Line-of-sight effects in strong gravitational lensing by Pierre Fleury et al. on Wednesday 30 November
While most strong-gravitational-lensing systems may be roughly modelled by a
single massive object between the source and the observer, in the details all
the structures near the light path contribute to the observed images. These
additional contributions, known as line-of-sight effects, are non-negligible in
practice. This article proposes a new theoretical framework to model the
line-of-sight effects, together with very promising applications at the
interface of weak and strong lensing. Our approach relies on the dominant-lens
approximation, where one deflector is treated as the main lens while the others
are treated as perturbations. The resulting framework is technically simpler to
handle than the multi-plane lensing formalism, while allowing one to
consistently model any sub-critical perturbation. In particular, it is not
limited to the usual external-convergence and external-shear parameterisation.
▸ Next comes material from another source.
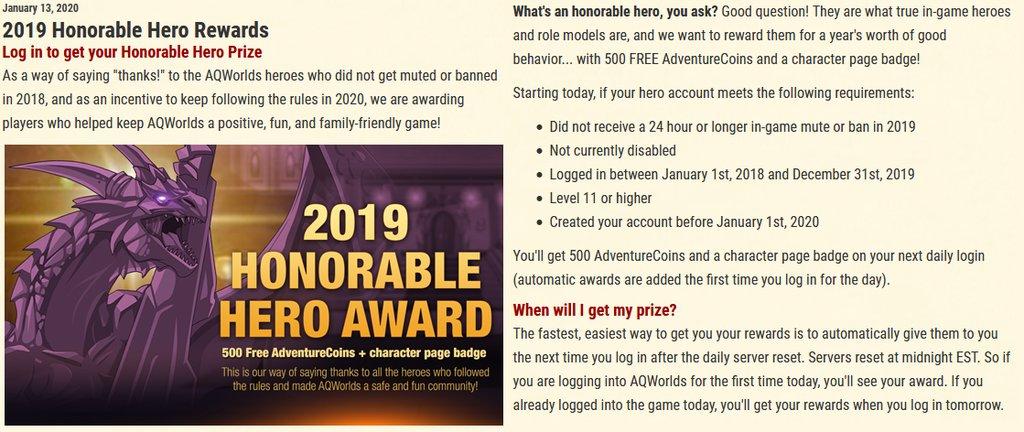 Aqw News Reddit On Twitter 2019 Honorable Hero Rewards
As a first application, we identify a specific notion of line-of-sight shear
that is not degenerate with the ellipticity of the main lens, and which could
thus be extracted from strong-lensing images. This result supports and improves
the recent proposal that Einstein rings might be powerful probes of cosmic
shear. As a second application, we investigate the distortions of
strong-lensing critical curves under line-of-sight effects, and more
particularly their correlations across the sky. We find that such correlations
may be used to probe, not only the large-scale structure of the Universe, but
also the dark-matter halo profiles of strong lenses. This last possibility
would be a key asset to improve the accuracy of the measurement of the
Hubble-Lema\^itre constant via time-delay cosmography.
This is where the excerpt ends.